Records to process –
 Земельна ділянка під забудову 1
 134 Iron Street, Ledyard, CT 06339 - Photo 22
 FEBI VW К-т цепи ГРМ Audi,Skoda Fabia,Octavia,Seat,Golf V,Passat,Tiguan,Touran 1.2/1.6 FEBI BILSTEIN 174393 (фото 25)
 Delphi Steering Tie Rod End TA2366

...

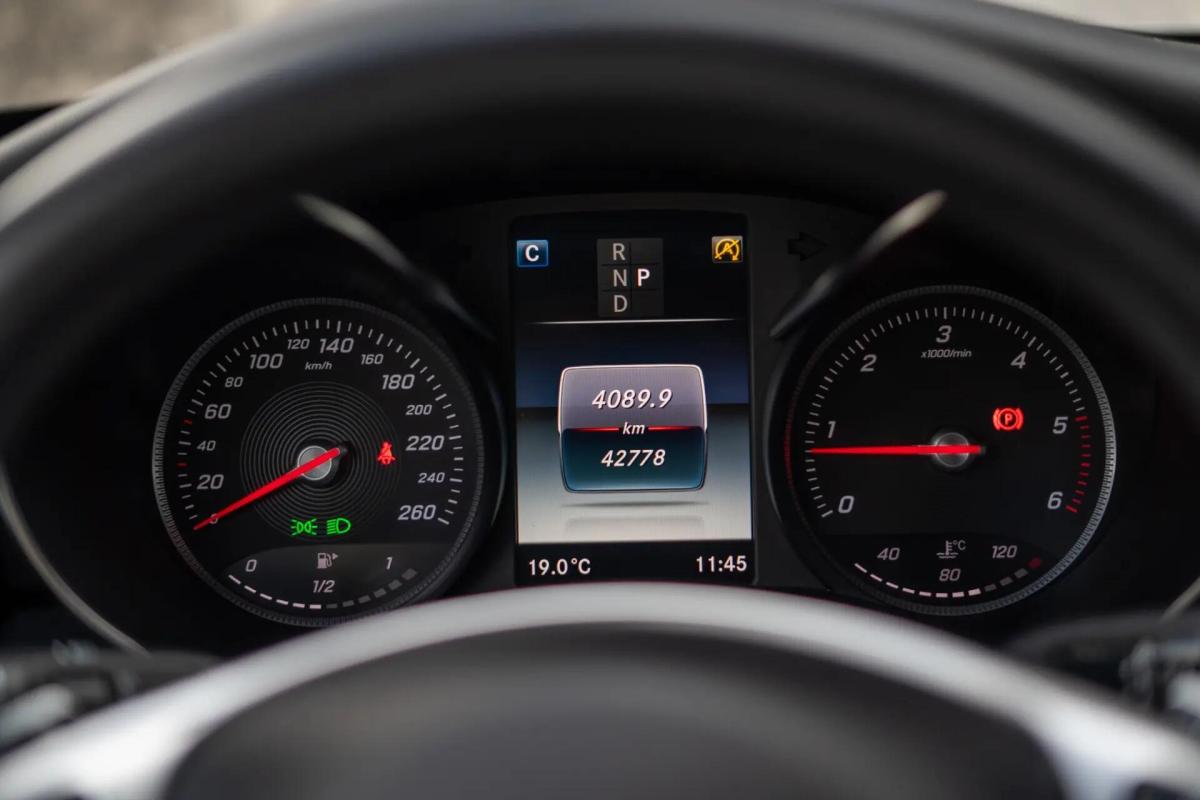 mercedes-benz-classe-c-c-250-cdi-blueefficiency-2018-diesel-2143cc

==

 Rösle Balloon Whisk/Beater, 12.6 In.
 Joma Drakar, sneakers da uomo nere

Problem description – Swap "Photo 22" for "Photo 23" in the material, from the line with "Земельна ділянка під забудову 1" up to and including the line with "Delphi Steering Tie Rod End TA2366". Return only those lines, with everything else left as is.

The answer –
 Земельна ділянка під забудову 1
 134 Iron Street, Ledyard, CT 06339 - Photo 23
 FEBI VW К-т цепи ГРМ Audi,Skoda Fabia,Octavia,Seat,Golf V,Passat,Tiguan,Touran 1.2/1.6 FEBI BILSTEIN 174393 (фото 25)
 Delphi Steering Tie Rod End TA2366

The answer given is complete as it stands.